DP9784 Unintended Consequences of LOLR Facilities: The Case of Illiquid Leverage
|Author(s):||Viral V. Acharya, Bruce Tuckman|
|Publication Date:||December 2013|
|Programme Areas:||Financial Economics|
|Link to this Page:||cepr.org/active/publications/discussion_papers/dp.php?dpno=9784|
While the direct effect of lender-of-last-resort (LOLR) facilities is to forestall the default of financial firms that lose funding liquidity, an indirect effect is to allow these firms to minimize deleveraging sales of illiquid assets. This unintended consequence of LOLR facilities manifests itself as excess illiquid leverage in the financial sector, can make future liquidity shortfalls more likely, and can lead to an increase in default risks. Furthermore, this increase in default risk can occur despite the fact that the combination of LOLR facilities and reduced asset sales raises the prices of illiquid assets.
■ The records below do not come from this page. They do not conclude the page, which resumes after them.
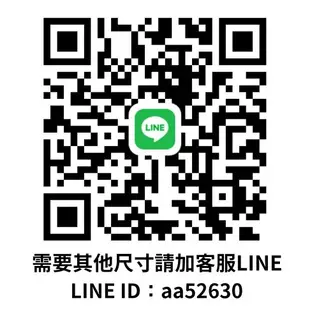 LINE

需要其他尺寸請加客服LINE
LINE ID：aa52630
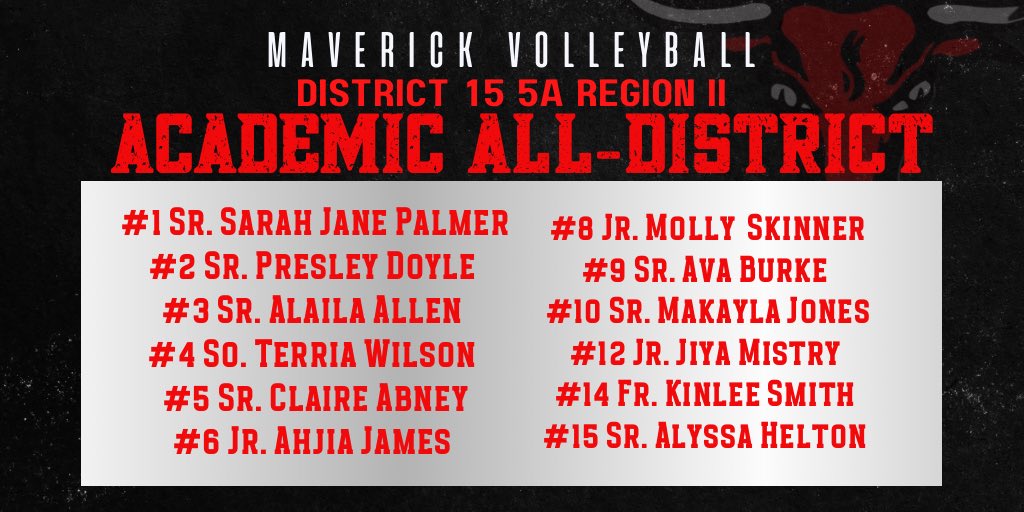 MAVERICK VOLLEYBALL
DISTRICT 15 5A REGION II
ACADEMIC ALL-DISTRICT

#1 Sr. Sarah Jane Palmer
#2 Sr. Presley Doyle
#3 Sr. Alaila Allen
#4 So. Terria Wilson
#5 Sr. Claire Abney
#6 Jr. Ahjia James

#8 Jr. Molly Skinner
#9 Sr. Ava Burke
#10 Sr. Makayla Jones
#12 Jr. Jiya Mistry
#14 Fr. Kinlee Smith
#15 Sr. Alyssa Helton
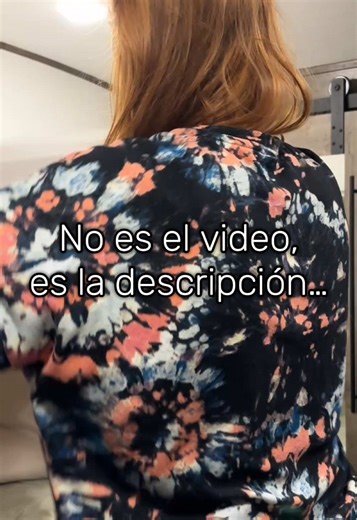 No es el video, es la descripción...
The behavior of U.S. broker-dealers during the crisis of 2007-2009 is consistent with the unintended consequence just described. In particular, given the Federal Reserve's LOLR facilities, broker-dealers could afford to try to wait out the crisis. While they did reduce traditional measures of leverage to varying degrees, they failed to reduce sufficiently their illiquid leverage, which contributed to their failures or near failures. Several mechanisms to address this unintended consequence of LOLR facilities are proposed: condition LOLR access and terms on the financial health of borrowers; condition LOLR access and terms on asset sales and deleveraging; and, especially, instead of supporting troubled financial firms, open LOLR facilities to financially sound, potential buyers of illiquid assets.